14 Eylül 2023 Perşembe

Ölüm Bir Varmış Bir Yokmuş (Jose Saramago) Kitabının Özeti, Konusu ve Tahlili

 


Kitabın Adı: Ölüm Bir Varmış Bir Yokmuş

Kitabın Yazarı: Jose Saramago

Kitap Hakkında Bilgi:

Adı bilinmeyen bir ülkede, dünya kuruldu kurulalı görülmemiş bir olay gerçekleşir: Ölüm, o güne kadar yerine getirdiği görevinden vazgeçer ve hiç kimse ölmez. Bir anda ülkeye dalga dalga yayılan sevinç çok geçmeden yerini hayalkırıklığı ve kaosa bırakır.

İnsanların ölmemesi zamanın durduğu anlamına gelmemektedir, ezeli bir yaşlılıktır artık onları bekleyen. Hükümetten kiliseye, sağlık kurumlarından ailelere, şirketlerden mafyaya kadar herkes ölümün ortadan kalkmasının getirdiği sonuçlarla mücadele etmek zorundadır. Ancak ölüm, beklenmedik bir kimlikle ve umulmadık duygularla insanların arasına geri döner.

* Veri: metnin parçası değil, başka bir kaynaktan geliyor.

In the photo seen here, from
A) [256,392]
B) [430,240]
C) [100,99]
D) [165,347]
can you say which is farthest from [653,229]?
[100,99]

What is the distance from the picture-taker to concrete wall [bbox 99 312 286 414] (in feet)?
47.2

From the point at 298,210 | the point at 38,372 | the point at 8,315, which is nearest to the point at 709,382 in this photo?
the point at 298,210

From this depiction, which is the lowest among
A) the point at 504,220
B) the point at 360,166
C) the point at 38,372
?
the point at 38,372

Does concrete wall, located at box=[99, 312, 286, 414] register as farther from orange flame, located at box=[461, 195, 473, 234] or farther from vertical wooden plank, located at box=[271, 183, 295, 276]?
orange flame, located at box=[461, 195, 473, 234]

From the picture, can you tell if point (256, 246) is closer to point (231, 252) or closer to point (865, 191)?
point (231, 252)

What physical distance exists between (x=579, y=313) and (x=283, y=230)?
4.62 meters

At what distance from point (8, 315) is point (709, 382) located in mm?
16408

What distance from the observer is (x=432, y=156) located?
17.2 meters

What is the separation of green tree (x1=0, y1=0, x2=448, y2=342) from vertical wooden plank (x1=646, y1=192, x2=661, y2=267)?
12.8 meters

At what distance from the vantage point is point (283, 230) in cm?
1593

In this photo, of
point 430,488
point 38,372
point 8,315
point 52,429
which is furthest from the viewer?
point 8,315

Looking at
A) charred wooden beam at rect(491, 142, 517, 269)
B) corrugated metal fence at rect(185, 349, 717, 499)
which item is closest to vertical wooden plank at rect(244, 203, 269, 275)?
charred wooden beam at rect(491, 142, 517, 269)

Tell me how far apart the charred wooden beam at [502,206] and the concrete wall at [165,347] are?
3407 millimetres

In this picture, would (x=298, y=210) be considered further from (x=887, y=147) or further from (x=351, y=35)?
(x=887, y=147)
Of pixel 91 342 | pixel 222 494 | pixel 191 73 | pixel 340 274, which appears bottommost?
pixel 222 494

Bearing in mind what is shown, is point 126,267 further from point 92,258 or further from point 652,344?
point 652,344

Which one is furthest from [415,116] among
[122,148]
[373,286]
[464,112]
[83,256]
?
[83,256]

Ölüm ve ölümsüzlük karşısında insanın şaşkınlığını, çelişkili tepkilerini ve ahlaki çöküşünü, edebi, toplumsal ve felsefi anlamda derinlikli bir biçimde işleyen José Saramago, geçici olanla ebedi olanı birbirinden ayıran kısa mesafenin meseli sayılacak Ölüm Bir Varmış Bir Yokmuş’u, başladığı gibi bitiriyor: “Ertesi gün hiç kimse ölmedi.”

(Tanıtım Bülteninden)

Kitabın Konusu:

Kitap sağlık kurumlarından ailelere, hükümetten kiliseye, şirketlerden mafyaya kadar herkesin ölümün ortadan kalkmasıyla yüzleşmek zorunda kaldığı olayları anlatmaktadır.

Kitabın Özeti:

Ülkede bir gün hiç kimse ölmez. İntihar edenler ölmez. Hasta yatağında ölümü bekleyenler ölmez. Trafik kazası geçirenler de dahil artık insanlar ölmemektedir. Herkes bu duruma çok şaşırmıştır. İnsanlar hükümetten bir açıklama yapmasını isterler. Hükümet tanrının bu ülkeye ölümsüzlük verdiğini ve bu durumun herhangi bir olumsuzluk oluşturmasına izin vermeyeceklerini söyler. 

Ölümsüz olma durumu sadece bu ülkede geçerlidir. Ülkede yaşayan biri ülke dışına çıktığı anda ölüm bir şekilde gelip onu bulmaktadır. 

Halk bu yeni durumda ikiye ayrılmıştır. Bazıları bu durumun bir felaket olduğunu düşünürken bazıları da ölümsüzlüğün tanrının bir hediyesi olduğunu düşünmektedir.

İnsanlar ölmediği için hastaneler ve sağlık sektörü çökme seviyesine gelir. Hastaneler hasta, yaralı insnlarla dolup taşmaktadır. Hükümet bu duruma hastaların evde kalmasını söyleyerek bir çözüm bulur. Bir süre sonra da hastaneler, cenaze evleri, huzurevleri ve sigorta şirketleri tamamen kapanırlar.

Bir gün genel müdürün masasına eflatun renkli bir zarf bırakılır. Bu zarf işi bırakan ölümden gelmektedir. Ölüm, yazdığı mektupta işe bir süreliğine ara verdiğini ancak gece yarısından sonra tekrar işe döneceğini yazmaktadır. Önceden ölmül olması gereken herkes gece yarısından sonra öleceklerdir. Mektupta ayrıca ölümün insanları bir hafta önceden öleceklerine dair uyaracağı ve insanların buna göre yaşamlarına devam etmesi gerektiği yazmaktadır. 

Ölümün döndüğünü öğrenen cenaze çalışanları artık üç kat maaş talep etmeye başlar. Ölümün ortalıkta dolanmadığı geçen yedi ayda ölmesi gereken herkes birden toplu bir şekilde ölür. İnsanlar bu ölümlerle dehşete düşmüşlerdir. 

Ölüm şişman ve siyah giyinmiş bir kadın şeklinde insanların arasında dolaşır ve bir adama aşık olur. Aşka yenik düşer ve öldürme işinden tamamen vazgeçer. Kendisi de ölümlü olmayı seçer. Adı bilinmeyen bu ülkede artık kimse ölmez.